Âgé de 22 ans, il écrit son premier roman, intitulé Neiges artificielles, pour lequel il reçoit le prix de la Fondation Hachette. Quatre ans plus tard, il rafle le prix Jeune Théâtre de l’Académie française pour sa pièce Si tu mourais. Ayant aujourd’hui déjà quatre romans et sept pièces à son actif, Florian Zeller compte parmi les jeunes auteurs parisiens les plus en vogue, même si la critique est souvent divisée quant à la qualité de son travail et dubitative quant à la proximité qu’il entretient avec certains rédacteurs en chef de grands médias français. La zone d’ombre qui plane sur la sincérité de ce jeune homme doué est aussi quelque part le sujet de cette pièce, écrite en 2006.
En se réappropriant le sujet du mari infidèle à sa manière, Zeller raconte l’histoire d’Anne, la femme de Pierre, un auteur de théâtre mort prématurément dans un accident de voiture. Lorsque Anne se met à ranger le bureau de Pierre, elle tombe par hasard sur son dernier manuscrit inabouti. La pièce parle de l’histoire d’un metteur en scène marié qui trompe sa femme avec une jeune comédienne. Autobiographie ou fiction ? Dans sa quête de la vérité, Anne finira par trouver une lettre de Laura Damar, une jeune comédienne que son mari doit avoir connue. Dissuadé dans un premier temps par le meilleur ami de Pierre, qui est secrètement amoureux d’elle, Anne ira jusqu’au bout de son investigation et confrontera Laura Damar. Or, au lieu d’y voir de plus en plus clair, Anne se perdra dans un gouffre sans fin composé de mensonges nécessaires et de souvenirs déformés, rehaussés de son imaginaire qui comble les trous.
Le public doit à son tour combler les vides entre chaque chapitre, fonctionnant tantôt comme flash-back cinématographique de la relation entre Pierre et Anne et qui laisse de forts doutes sur la sincérité de Pierre, tantôt comme fantasmagorie surréelle où les deux dialoguent, alors que l’auteur a déjà péri dans l’accident de voiture. Sans oublier le présent, qui est synonyme de la progression, voire de la régression de l’enquête d’Anne et qui la mènera vers son imaginaire, vers sa fascination du pire.
Si la perte des repères d’une femme quarantenaire constitue le sujet de cette pièce, ce qui permet à l’auteur de s’interroger sur la quête de la vérité, le mensonge et la mort, le texte ne dépasse pas l’état du « je sais que je ne sais rien » et le personnage principal n’est jamais amené à faire un choix conscient face au drame de son incapacité à connaître la vérité. Elle est tout simplement perdue à jamais dans ses tourments. La touche d’originalité, qui rehausse l’intérêt de l’œuvre, est la dimension comique qui vient se glisser dans cette quête illusoire et éternelle, puisqu’elle rend ces personnages sympathiques, modestes et terre à terre.

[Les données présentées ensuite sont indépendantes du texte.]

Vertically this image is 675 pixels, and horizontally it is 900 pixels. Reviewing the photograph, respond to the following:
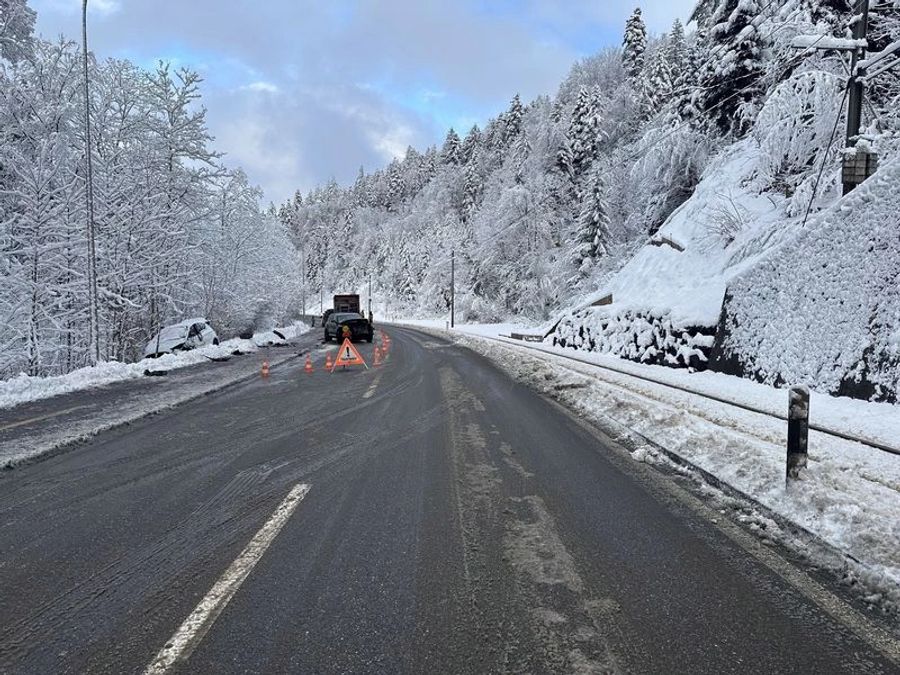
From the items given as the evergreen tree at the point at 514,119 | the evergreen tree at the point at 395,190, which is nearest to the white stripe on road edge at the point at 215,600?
the evergreen tree at the point at 514,119

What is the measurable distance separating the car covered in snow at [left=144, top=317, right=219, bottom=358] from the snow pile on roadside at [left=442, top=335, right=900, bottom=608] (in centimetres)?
1639

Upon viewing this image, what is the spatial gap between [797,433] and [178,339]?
21.3 metres

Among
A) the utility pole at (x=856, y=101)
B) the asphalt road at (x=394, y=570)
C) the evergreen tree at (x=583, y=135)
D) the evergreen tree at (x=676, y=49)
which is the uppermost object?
the evergreen tree at (x=676, y=49)

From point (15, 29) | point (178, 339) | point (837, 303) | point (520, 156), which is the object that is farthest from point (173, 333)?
point (520, 156)

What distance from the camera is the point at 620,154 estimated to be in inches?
1674

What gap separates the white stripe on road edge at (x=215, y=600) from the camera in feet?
8.47

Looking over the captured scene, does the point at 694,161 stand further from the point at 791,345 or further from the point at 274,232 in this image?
the point at 274,232

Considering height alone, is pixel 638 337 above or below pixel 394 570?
above

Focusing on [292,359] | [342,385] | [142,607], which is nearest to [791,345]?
[342,385]

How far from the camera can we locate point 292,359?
66.9 feet

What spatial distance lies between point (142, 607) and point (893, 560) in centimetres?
492

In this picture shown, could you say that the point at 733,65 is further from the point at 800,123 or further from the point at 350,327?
the point at 350,327

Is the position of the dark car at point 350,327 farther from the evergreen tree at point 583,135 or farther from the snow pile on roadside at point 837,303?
the evergreen tree at point 583,135

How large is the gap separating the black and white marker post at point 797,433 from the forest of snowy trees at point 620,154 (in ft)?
36.1
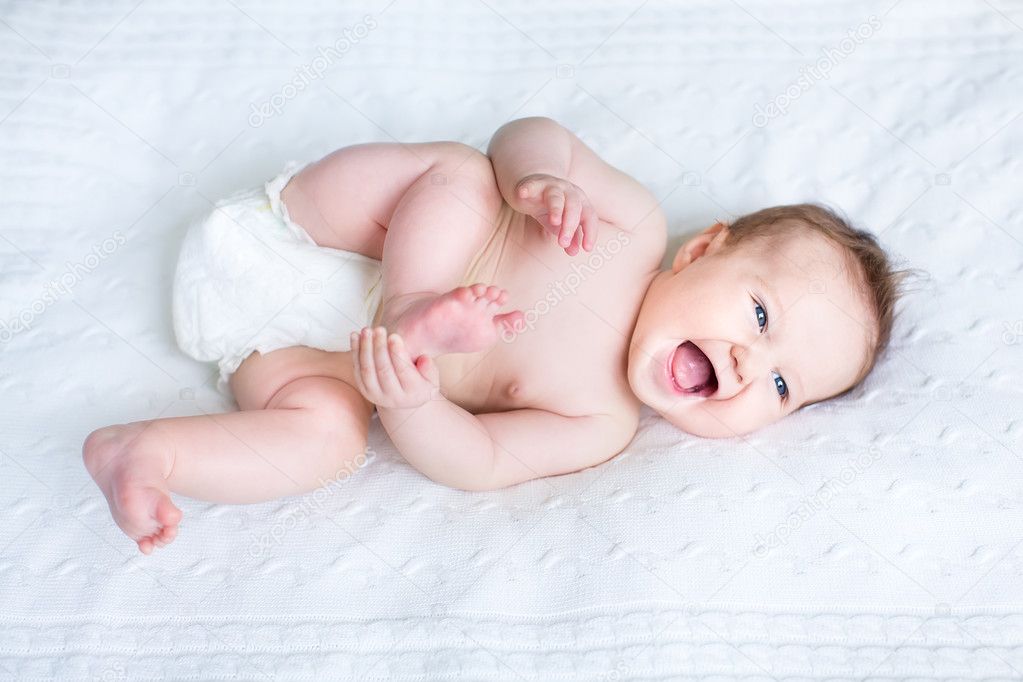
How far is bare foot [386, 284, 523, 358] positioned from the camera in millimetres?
942

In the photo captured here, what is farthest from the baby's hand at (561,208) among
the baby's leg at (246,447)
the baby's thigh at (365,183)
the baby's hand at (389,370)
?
the baby's leg at (246,447)

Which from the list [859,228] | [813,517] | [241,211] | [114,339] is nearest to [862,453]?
[813,517]

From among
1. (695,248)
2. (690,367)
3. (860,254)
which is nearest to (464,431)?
(690,367)

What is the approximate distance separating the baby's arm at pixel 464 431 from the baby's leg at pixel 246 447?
3.6 inches

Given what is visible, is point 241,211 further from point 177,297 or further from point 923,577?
point 923,577

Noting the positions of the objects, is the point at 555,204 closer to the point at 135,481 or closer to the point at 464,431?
the point at 464,431

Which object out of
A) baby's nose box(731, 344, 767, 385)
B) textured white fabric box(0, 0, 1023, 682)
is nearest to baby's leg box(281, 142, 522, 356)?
textured white fabric box(0, 0, 1023, 682)

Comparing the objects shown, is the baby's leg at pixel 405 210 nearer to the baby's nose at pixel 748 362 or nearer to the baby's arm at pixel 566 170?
the baby's arm at pixel 566 170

Si tu mourais fût jouée pour la première fois à la Comédie des Champs-Elysées, avec Catherine Frot et Robin Renucci dans les rôles d’Anne et de Pierre. Au Théâtre ouvert du Luxembourg, Colette Kieffer et Franck Sasonoff s’essaient à leur tour dans l’incarnation de ce couple maudit. La présence remarquable de Sasonoff dans le rôle de Pierre tient à sa capacité à incarner avec justesse les traits d’un auteur très sûr de lui, tiraillé entre l’amour qu’il éprouve pour sa femme et son instinct de chasseur à la recherche d’un esprit et d’un corps jeune et sensuel.
Colette Kieffer excelle à son tour dans le rôle de la femme quarantenaire tourmentée, en jouant tout de même les tons comiques d’une manière moins appuyée que ses partenaires. Si le personnage du meilleur ami de Pierre risque par moments de virer au stéréotype du point de vue du texte, Etienne Guillot prête à ce rôle un corps et une diction qui rentrent parfaitement dans la constellation, et arrive à se promener avec finesse sur la ligne qui sépare l’ami plein de bons conseils de l’homme qui éprouve un désir amoureux et une attraction physique pour Anne. Caty Baccega, dans le rôle de l’arrogante et séduisante comédienne Laura Damar qui sympathise avec Anne dans un deuxième temps, arrive à maintenir un pouvoir de dissimulation tout le long de sa prestation, entre le mensonge manipulateur, le mensonge soupçonné et la sincérité. La mise en scène minimaliste de Fabienne Zimmer fait la part belle au texte, rehaussant ce dernier de déplacements d’acteurs qui soulignent l’ambiguïté de leurs sentiments.